Stated problem → Starting at the line that contains "How distantly placed" and continuing through the final line below, write out each line as one string in a JSON list, skipping blank lines.

Data shown →
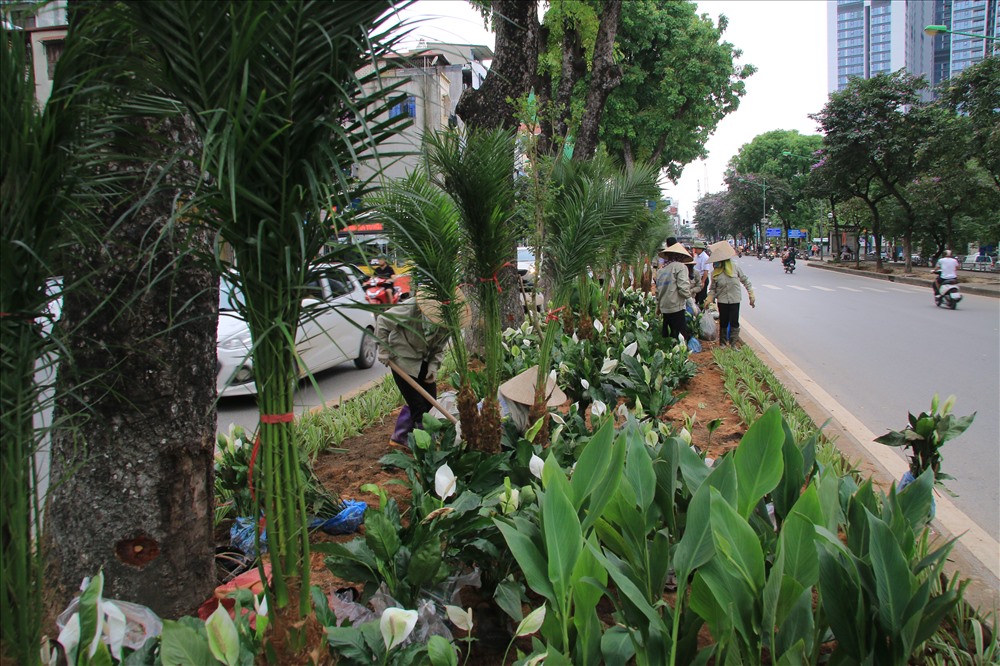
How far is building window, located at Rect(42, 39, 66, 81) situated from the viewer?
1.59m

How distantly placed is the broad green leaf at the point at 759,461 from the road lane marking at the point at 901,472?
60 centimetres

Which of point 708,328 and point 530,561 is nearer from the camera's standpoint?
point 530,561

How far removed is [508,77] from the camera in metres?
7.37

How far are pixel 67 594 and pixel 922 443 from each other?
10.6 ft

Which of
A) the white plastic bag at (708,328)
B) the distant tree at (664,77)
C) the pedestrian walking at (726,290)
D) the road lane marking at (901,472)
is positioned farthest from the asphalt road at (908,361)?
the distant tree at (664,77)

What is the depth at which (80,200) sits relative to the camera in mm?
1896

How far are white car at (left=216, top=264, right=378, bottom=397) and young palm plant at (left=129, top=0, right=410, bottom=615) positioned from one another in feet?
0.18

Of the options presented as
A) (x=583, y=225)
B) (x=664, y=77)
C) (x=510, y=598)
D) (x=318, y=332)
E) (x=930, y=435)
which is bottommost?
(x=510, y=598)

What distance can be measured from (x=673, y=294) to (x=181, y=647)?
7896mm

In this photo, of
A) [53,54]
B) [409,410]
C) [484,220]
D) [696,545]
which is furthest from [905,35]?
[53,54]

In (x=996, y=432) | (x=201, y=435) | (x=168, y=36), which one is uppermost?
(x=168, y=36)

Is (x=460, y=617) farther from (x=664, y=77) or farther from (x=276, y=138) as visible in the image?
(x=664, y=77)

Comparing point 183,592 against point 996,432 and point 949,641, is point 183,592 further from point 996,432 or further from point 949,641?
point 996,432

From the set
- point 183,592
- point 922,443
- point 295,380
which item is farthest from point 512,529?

Reply →
[
  "How distantly placed is the broad green leaf at the point at 759,461 from the road lane marking at the point at 901,472?",
  "60 centimetres",
  "Which of point 708,328 and point 530,561 is nearer from the camera's standpoint?",
  "point 530,561",
  "How far removed is [508,77] from the camera in metres?",
  "7.37",
  "How far are pixel 67 594 and pixel 922 443 from each other?",
  "10.6 ft",
  "Which of",
  "A) the white plastic bag at (708,328)",
  "B) the distant tree at (664,77)",
  "C) the pedestrian walking at (726,290)",
  "D) the road lane marking at (901,472)",
  "is positioned farthest from the asphalt road at (908,361)?",
  "the distant tree at (664,77)",
  "What is the depth at which (80,200) sits relative to the camera in mm?",
  "1896",
  "How far are white car at (left=216, top=264, right=378, bottom=397) and young palm plant at (left=129, top=0, right=410, bottom=615) positioned from one another in feet?",
  "0.18",
  "Of the options presented as",
  "A) (x=583, y=225)",
  "B) (x=664, y=77)",
  "C) (x=510, y=598)",
  "D) (x=318, y=332)",
  "E) (x=930, y=435)",
  "which is bottommost?",
  "(x=510, y=598)",
  "What distance can be measured from (x=673, y=294) to (x=181, y=647)?",
  "7896mm",
  "In this photo, of",
  "A) [53,54]",
  "B) [409,410]",
  "C) [484,220]",
  "D) [696,545]",
  "which is furthest from [905,35]?",
  "[53,54]",
  "In (x=996, y=432) | (x=201, y=435) | (x=168, y=36), which one is uppermost?",
  "(x=168, y=36)",
  "Is (x=460, y=617) farther from (x=664, y=77) or farther from (x=276, y=138) as visible in the image?",
  "(x=664, y=77)",
  "Comparing point 183,592 against point 996,432 and point 949,641, is point 183,592 further from point 996,432 or further from point 949,641?",
  "point 996,432",
  "From the set",
  "- point 183,592",
  "- point 922,443",
  "- point 295,380",
  "which item is farthest from point 512,529?"
]